I was out walking the puppies today (and boy were they rambunctious) and thinking about weight loss. Do you remember Susan Powter and her Stop the Insanity diet stuff? Then there was Richard Simmons. Who doesn’t know him? There was the Jane Austen workout, and oh, what about the guy with the long blond hair hawking all sorts of diet programs and equipment? Can’t remember his name. I think he’s still around. Tony Little? Is that it? Don’t forget Chuck Norris. As for diets, there’s everything from Weight Watchers to Nutrisystem, Jenny Craig, Ideal Me, Prism, South Beach, Adkins, Mediterranean, Dean Ornish, Zone, Biggest Loser . . . I can’t begin to think how many there are.
What I was thinking about as I was walking was how our sense of foods has changed over the years. Remember when a calorie was a calorie and it was just reduction of calories and exercise? Then we figured out that kinds of calories mattered. Fat wasn’t that good. And then there were all the cholesterol issues caused by the wrong kinds of fat. Somewhere along the lines the question of carbs came up–bad carbs v good carbs v any carbs at all. Then there was “real” foods v manufactured foods, like high fructose corn syrup. Oh, I also forgot the meat v. no meat question. Oh, and all the exercise questions: aerobic v. anaerobic; walking v something more vigorous; how long to do it and how often?
This raised the question for me–every time some of this comes up, it’s right. The science is right for a lot of it, or so we are told. And then the science changes and either we learned something new, or we were wrong before. I wonder how we know if we’re right now? Not that there’s any agreement. On the other hand, losing weight isn’t a once-size fits all answer. Not only are all our bodies different, but our access to foods is different, not to mention what we like and don’t like, what we’re inclined to do for exercise and not, and so on and so forth. In the end, we all have to find something that works for us and then make it work.
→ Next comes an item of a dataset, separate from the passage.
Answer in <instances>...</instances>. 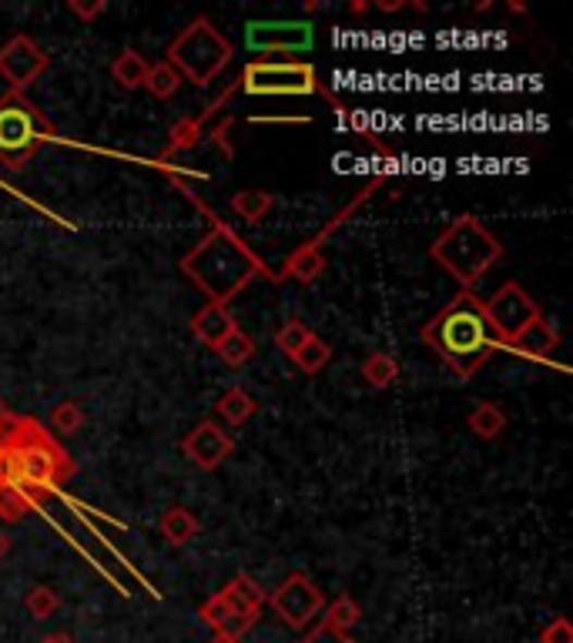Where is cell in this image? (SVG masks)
Listing matches in <instances>:
<instances>
[{"label": "cell", "mask_w": 573, "mask_h": 643, "mask_svg": "<svg viewBox=\"0 0 573 643\" xmlns=\"http://www.w3.org/2000/svg\"><path fill=\"white\" fill-rule=\"evenodd\" d=\"M185 279L215 305L235 302L255 279H272L276 271H269V265L261 262L232 228L211 215V228L182 255L179 262Z\"/></svg>", "instance_id": "6da1fadb"}, {"label": "cell", "mask_w": 573, "mask_h": 643, "mask_svg": "<svg viewBox=\"0 0 573 643\" xmlns=\"http://www.w3.org/2000/svg\"><path fill=\"white\" fill-rule=\"evenodd\" d=\"M419 339L450 365L456 379H473L500 349L483 312V299L473 289H460L419 329Z\"/></svg>", "instance_id": "7a4b0ae2"}, {"label": "cell", "mask_w": 573, "mask_h": 643, "mask_svg": "<svg viewBox=\"0 0 573 643\" xmlns=\"http://www.w3.org/2000/svg\"><path fill=\"white\" fill-rule=\"evenodd\" d=\"M483 312H487L500 349L547 362L550 352L560 345V336L547 326L540 305L520 282H503L490 299H483Z\"/></svg>", "instance_id": "3957f363"}, {"label": "cell", "mask_w": 573, "mask_h": 643, "mask_svg": "<svg viewBox=\"0 0 573 643\" xmlns=\"http://www.w3.org/2000/svg\"><path fill=\"white\" fill-rule=\"evenodd\" d=\"M503 258V242L476 215H456L447 232L429 245V262H436L460 289H473Z\"/></svg>", "instance_id": "277c9868"}, {"label": "cell", "mask_w": 573, "mask_h": 643, "mask_svg": "<svg viewBox=\"0 0 573 643\" xmlns=\"http://www.w3.org/2000/svg\"><path fill=\"white\" fill-rule=\"evenodd\" d=\"M11 466H14V486L24 489L34 502L44 499L58 483H64L74 473L71 456L64 446L31 416H17L11 433Z\"/></svg>", "instance_id": "5b68a950"}, {"label": "cell", "mask_w": 573, "mask_h": 643, "mask_svg": "<svg viewBox=\"0 0 573 643\" xmlns=\"http://www.w3.org/2000/svg\"><path fill=\"white\" fill-rule=\"evenodd\" d=\"M235 58L232 40L208 17H195L179 37L164 48V61L195 87H208Z\"/></svg>", "instance_id": "8992f818"}, {"label": "cell", "mask_w": 573, "mask_h": 643, "mask_svg": "<svg viewBox=\"0 0 573 643\" xmlns=\"http://www.w3.org/2000/svg\"><path fill=\"white\" fill-rule=\"evenodd\" d=\"M54 137V124L27 95L21 90L0 95V165L8 171H24L27 161Z\"/></svg>", "instance_id": "52a82bcc"}, {"label": "cell", "mask_w": 573, "mask_h": 643, "mask_svg": "<svg viewBox=\"0 0 573 643\" xmlns=\"http://www.w3.org/2000/svg\"><path fill=\"white\" fill-rule=\"evenodd\" d=\"M239 90L252 98H305V95H322L342 118H349L345 105L332 95V90L319 81L316 68L298 58L292 61H248L239 74Z\"/></svg>", "instance_id": "ba28073f"}, {"label": "cell", "mask_w": 573, "mask_h": 643, "mask_svg": "<svg viewBox=\"0 0 573 643\" xmlns=\"http://www.w3.org/2000/svg\"><path fill=\"white\" fill-rule=\"evenodd\" d=\"M316 27L308 21H248L245 48L255 61H292L295 54L313 51Z\"/></svg>", "instance_id": "9c48e42d"}, {"label": "cell", "mask_w": 573, "mask_h": 643, "mask_svg": "<svg viewBox=\"0 0 573 643\" xmlns=\"http://www.w3.org/2000/svg\"><path fill=\"white\" fill-rule=\"evenodd\" d=\"M266 604L276 610V617L305 633L308 627H316L322 620V610H326V593L319 590L316 580H308L305 573H289L269 596Z\"/></svg>", "instance_id": "30bf717a"}, {"label": "cell", "mask_w": 573, "mask_h": 643, "mask_svg": "<svg viewBox=\"0 0 573 643\" xmlns=\"http://www.w3.org/2000/svg\"><path fill=\"white\" fill-rule=\"evenodd\" d=\"M48 68H51V54L31 34H14L11 40L0 44V77L8 81V90L27 95V87H34L48 74Z\"/></svg>", "instance_id": "8fae6325"}, {"label": "cell", "mask_w": 573, "mask_h": 643, "mask_svg": "<svg viewBox=\"0 0 573 643\" xmlns=\"http://www.w3.org/2000/svg\"><path fill=\"white\" fill-rule=\"evenodd\" d=\"M182 452L192 466H198L202 473H215L225 459L235 452V439L232 433L215 423V420H202L195 429H188V436L182 439Z\"/></svg>", "instance_id": "7c38bea8"}, {"label": "cell", "mask_w": 573, "mask_h": 643, "mask_svg": "<svg viewBox=\"0 0 573 643\" xmlns=\"http://www.w3.org/2000/svg\"><path fill=\"white\" fill-rule=\"evenodd\" d=\"M188 329H192V336H195L202 345H208V349L215 352V345H218V342H222L229 332H235V329H239V322H235V315H232L225 305L205 302V305L192 315Z\"/></svg>", "instance_id": "4fadbf2b"}, {"label": "cell", "mask_w": 573, "mask_h": 643, "mask_svg": "<svg viewBox=\"0 0 573 643\" xmlns=\"http://www.w3.org/2000/svg\"><path fill=\"white\" fill-rule=\"evenodd\" d=\"M198 617L211 627V633H229V636H239V640L255 627V620L242 617L222 590L208 596V600L202 604V610H198Z\"/></svg>", "instance_id": "5bb4252c"}, {"label": "cell", "mask_w": 573, "mask_h": 643, "mask_svg": "<svg viewBox=\"0 0 573 643\" xmlns=\"http://www.w3.org/2000/svg\"><path fill=\"white\" fill-rule=\"evenodd\" d=\"M158 533H161V539L168 546H188L202 533V523H198V517L188 507H182V502H171V507L158 520Z\"/></svg>", "instance_id": "9a60e30c"}, {"label": "cell", "mask_w": 573, "mask_h": 643, "mask_svg": "<svg viewBox=\"0 0 573 643\" xmlns=\"http://www.w3.org/2000/svg\"><path fill=\"white\" fill-rule=\"evenodd\" d=\"M229 600H232V607L242 614V617H248V620H255L258 623V617H261V610H266V590L258 586V580H252L248 573H235L229 583H225V590H222Z\"/></svg>", "instance_id": "2e32d148"}, {"label": "cell", "mask_w": 573, "mask_h": 643, "mask_svg": "<svg viewBox=\"0 0 573 643\" xmlns=\"http://www.w3.org/2000/svg\"><path fill=\"white\" fill-rule=\"evenodd\" d=\"M258 412V402L248 389L242 386H232L225 389L222 396H218L215 402V423H222V426H245L252 416Z\"/></svg>", "instance_id": "e0dca14e"}, {"label": "cell", "mask_w": 573, "mask_h": 643, "mask_svg": "<svg viewBox=\"0 0 573 643\" xmlns=\"http://www.w3.org/2000/svg\"><path fill=\"white\" fill-rule=\"evenodd\" d=\"M507 412H503V405L500 402H493V399H479L473 409H470V416H466V426H470V433L476 436V439H483V442H493V439H500L503 436V429H507Z\"/></svg>", "instance_id": "ac0fdd59"}, {"label": "cell", "mask_w": 573, "mask_h": 643, "mask_svg": "<svg viewBox=\"0 0 573 643\" xmlns=\"http://www.w3.org/2000/svg\"><path fill=\"white\" fill-rule=\"evenodd\" d=\"M232 90H235V87H229L225 95H218V101H215V105H211L202 118H182L179 124H174V128H171V137H168V151H185V148H195V145H198V137H202L205 121H208L218 108H222L229 98H232Z\"/></svg>", "instance_id": "d6986e66"}, {"label": "cell", "mask_w": 573, "mask_h": 643, "mask_svg": "<svg viewBox=\"0 0 573 643\" xmlns=\"http://www.w3.org/2000/svg\"><path fill=\"white\" fill-rule=\"evenodd\" d=\"M148 68H151V64H148L145 54H138L135 48H124V51L111 61V77H114V84L124 87V90H138V87H145Z\"/></svg>", "instance_id": "ffe728a7"}, {"label": "cell", "mask_w": 573, "mask_h": 643, "mask_svg": "<svg viewBox=\"0 0 573 643\" xmlns=\"http://www.w3.org/2000/svg\"><path fill=\"white\" fill-rule=\"evenodd\" d=\"M232 211L245 221V225H258L266 221V215L276 208V195L272 192H261V189H242L232 195Z\"/></svg>", "instance_id": "44dd1931"}, {"label": "cell", "mask_w": 573, "mask_h": 643, "mask_svg": "<svg viewBox=\"0 0 573 643\" xmlns=\"http://www.w3.org/2000/svg\"><path fill=\"white\" fill-rule=\"evenodd\" d=\"M255 352H258V342L239 326L235 332H229L222 342L215 345V355L222 359L229 369H242V365H248L252 359H255Z\"/></svg>", "instance_id": "7402d4cb"}, {"label": "cell", "mask_w": 573, "mask_h": 643, "mask_svg": "<svg viewBox=\"0 0 573 643\" xmlns=\"http://www.w3.org/2000/svg\"><path fill=\"white\" fill-rule=\"evenodd\" d=\"M363 379L379 392L392 389L395 383H400V362H395V355H389V352H369L363 359Z\"/></svg>", "instance_id": "603a6c76"}, {"label": "cell", "mask_w": 573, "mask_h": 643, "mask_svg": "<svg viewBox=\"0 0 573 643\" xmlns=\"http://www.w3.org/2000/svg\"><path fill=\"white\" fill-rule=\"evenodd\" d=\"M182 74L174 71L168 61H158V64H151L148 68V77H145V90L151 98H158V101H171L174 95L182 90Z\"/></svg>", "instance_id": "cb8c5ba5"}, {"label": "cell", "mask_w": 573, "mask_h": 643, "mask_svg": "<svg viewBox=\"0 0 573 643\" xmlns=\"http://www.w3.org/2000/svg\"><path fill=\"white\" fill-rule=\"evenodd\" d=\"M329 362H332V345H329L326 339H319V336H313V339H308V342L292 355V365H295L298 373H305V376H319Z\"/></svg>", "instance_id": "d4e9b609"}, {"label": "cell", "mask_w": 573, "mask_h": 643, "mask_svg": "<svg viewBox=\"0 0 573 643\" xmlns=\"http://www.w3.org/2000/svg\"><path fill=\"white\" fill-rule=\"evenodd\" d=\"M359 620H363V607H359L356 600H352L349 593H342V596H336L332 604H326L319 623H326V627H332V630H339V633H349Z\"/></svg>", "instance_id": "484cf974"}, {"label": "cell", "mask_w": 573, "mask_h": 643, "mask_svg": "<svg viewBox=\"0 0 573 643\" xmlns=\"http://www.w3.org/2000/svg\"><path fill=\"white\" fill-rule=\"evenodd\" d=\"M84 409H81V402H74V399H64V402H58L51 412H48V426H51V436H74L81 426H84Z\"/></svg>", "instance_id": "4316f807"}, {"label": "cell", "mask_w": 573, "mask_h": 643, "mask_svg": "<svg viewBox=\"0 0 573 643\" xmlns=\"http://www.w3.org/2000/svg\"><path fill=\"white\" fill-rule=\"evenodd\" d=\"M58 607H61V596H58V590L48 586V583H34V586L27 590V596H24V610H27L34 620H51V617L58 614Z\"/></svg>", "instance_id": "83f0119b"}, {"label": "cell", "mask_w": 573, "mask_h": 643, "mask_svg": "<svg viewBox=\"0 0 573 643\" xmlns=\"http://www.w3.org/2000/svg\"><path fill=\"white\" fill-rule=\"evenodd\" d=\"M313 336H316V332L308 329L302 318H295V315H292V318H285L282 326H279V332H276V345H279V352H282L285 359H292V355H295V352H298L308 339H313Z\"/></svg>", "instance_id": "f1b7e54d"}, {"label": "cell", "mask_w": 573, "mask_h": 643, "mask_svg": "<svg viewBox=\"0 0 573 643\" xmlns=\"http://www.w3.org/2000/svg\"><path fill=\"white\" fill-rule=\"evenodd\" d=\"M31 510H34V499L24 489H17V486L0 489V520L4 523H21Z\"/></svg>", "instance_id": "f546056e"}, {"label": "cell", "mask_w": 573, "mask_h": 643, "mask_svg": "<svg viewBox=\"0 0 573 643\" xmlns=\"http://www.w3.org/2000/svg\"><path fill=\"white\" fill-rule=\"evenodd\" d=\"M17 416L14 412H4L0 416V489L14 486V466H11V433H14Z\"/></svg>", "instance_id": "4dcf8cb0"}, {"label": "cell", "mask_w": 573, "mask_h": 643, "mask_svg": "<svg viewBox=\"0 0 573 643\" xmlns=\"http://www.w3.org/2000/svg\"><path fill=\"white\" fill-rule=\"evenodd\" d=\"M298 643H356V640H352L349 633H339V630L326 627V623H316V627L305 630V636Z\"/></svg>", "instance_id": "1f68e13d"}, {"label": "cell", "mask_w": 573, "mask_h": 643, "mask_svg": "<svg viewBox=\"0 0 573 643\" xmlns=\"http://www.w3.org/2000/svg\"><path fill=\"white\" fill-rule=\"evenodd\" d=\"M540 643H573V627L566 617H553L544 630H540Z\"/></svg>", "instance_id": "d6a6232c"}, {"label": "cell", "mask_w": 573, "mask_h": 643, "mask_svg": "<svg viewBox=\"0 0 573 643\" xmlns=\"http://www.w3.org/2000/svg\"><path fill=\"white\" fill-rule=\"evenodd\" d=\"M68 11H71L81 24H95V21L108 11V4H105V0H95V4H84V0H68Z\"/></svg>", "instance_id": "836d02e7"}, {"label": "cell", "mask_w": 573, "mask_h": 643, "mask_svg": "<svg viewBox=\"0 0 573 643\" xmlns=\"http://www.w3.org/2000/svg\"><path fill=\"white\" fill-rule=\"evenodd\" d=\"M37 643H77V640H74L71 633H64V630H61V633H48V636H40Z\"/></svg>", "instance_id": "e575fe53"}, {"label": "cell", "mask_w": 573, "mask_h": 643, "mask_svg": "<svg viewBox=\"0 0 573 643\" xmlns=\"http://www.w3.org/2000/svg\"><path fill=\"white\" fill-rule=\"evenodd\" d=\"M11 546H14V543H11V533L0 530V560H4V557L11 554Z\"/></svg>", "instance_id": "d590c367"}, {"label": "cell", "mask_w": 573, "mask_h": 643, "mask_svg": "<svg viewBox=\"0 0 573 643\" xmlns=\"http://www.w3.org/2000/svg\"><path fill=\"white\" fill-rule=\"evenodd\" d=\"M376 8H379V11H403L406 4H403V0H379Z\"/></svg>", "instance_id": "8d00e7d4"}, {"label": "cell", "mask_w": 573, "mask_h": 643, "mask_svg": "<svg viewBox=\"0 0 573 643\" xmlns=\"http://www.w3.org/2000/svg\"><path fill=\"white\" fill-rule=\"evenodd\" d=\"M208 643H242V640L239 636H229V633H211Z\"/></svg>", "instance_id": "74e56055"}, {"label": "cell", "mask_w": 573, "mask_h": 643, "mask_svg": "<svg viewBox=\"0 0 573 643\" xmlns=\"http://www.w3.org/2000/svg\"><path fill=\"white\" fill-rule=\"evenodd\" d=\"M349 11H352V14H363V11H366V4H363V0H352Z\"/></svg>", "instance_id": "f35d334b"}, {"label": "cell", "mask_w": 573, "mask_h": 643, "mask_svg": "<svg viewBox=\"0 0 573 643\" xmlns=\"http://www.w3.org/2000/svg\"><path fill=\"white\" fill-rule=\"evenodd\" d=\"M4 412H8V402H4V396H0V416H4Z\"/></svg>", "instance_id": "ab89813d"}]
</instances>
I’ve lost 35 lbs (I first wrote lobs, and thought, yeah, accurate that) over the last couple of years. I still have a long way to go. But my goals are always one pound at a time. I’m not entirely sure why it’s coming off to be honest. I’m not doing anything spectacularly different. I gave up aspartame September 1, 2012. That’s meant a pretty significant change to my sweet tooth. I don’t crave stuff as much. I’ve been trying not to answer my stress and tiredness with food. I’ve been trying not to eat when I’m not hungry. So just because it’s a traditional mealtime, i don’t necessarily eat, or rather, I don’t eat a meal. I’ll have a piece of fruit or a yogurt or just enough to keep my blood sugar steady (I’m prediabetic). I’m reducing carbs, but that’s not really all that intentional. I used to crave them more when I drank aspartame. Now I don’t. I’m working on flavors more. I like food and so I am trying to expand my food palette (had some great Morroccan soup and green Vietnamese curried steak for Mother’s Day). I also love salads, so I spend the time to make something tasty. I’ve also been doing a lot of walking. Especially as the weather has improved. And of course, the less I weigh, the easier walking is. Oh, and another thing I’ve done is shift to a lot more real food. Real butter, real sugar, and so forth. I try to keep high fructose corn syrup out of the house and do my best to cook from scratch as often as I can (though don’t get me wrong–hotdogs happen in this house).
What’s funny is that sometimes my mom will call attention to what I’m eating for being fattening or whatever, and I just have to laugh. Right now things are working. Yeah, maybe I could speed up the process, but since this is working, I’m afraid to change, especially since this is a way of life for me and to incorporate bigger changes might mean that I lose the weight and then gain it back. It seems to me my body wants to lose this weight and is helping me. I’ve lost fifteen pounds so far this year, since the end of June 2012. We’ll see if I lose any more before the year’s up. I’m just really happy to not be gaining it back.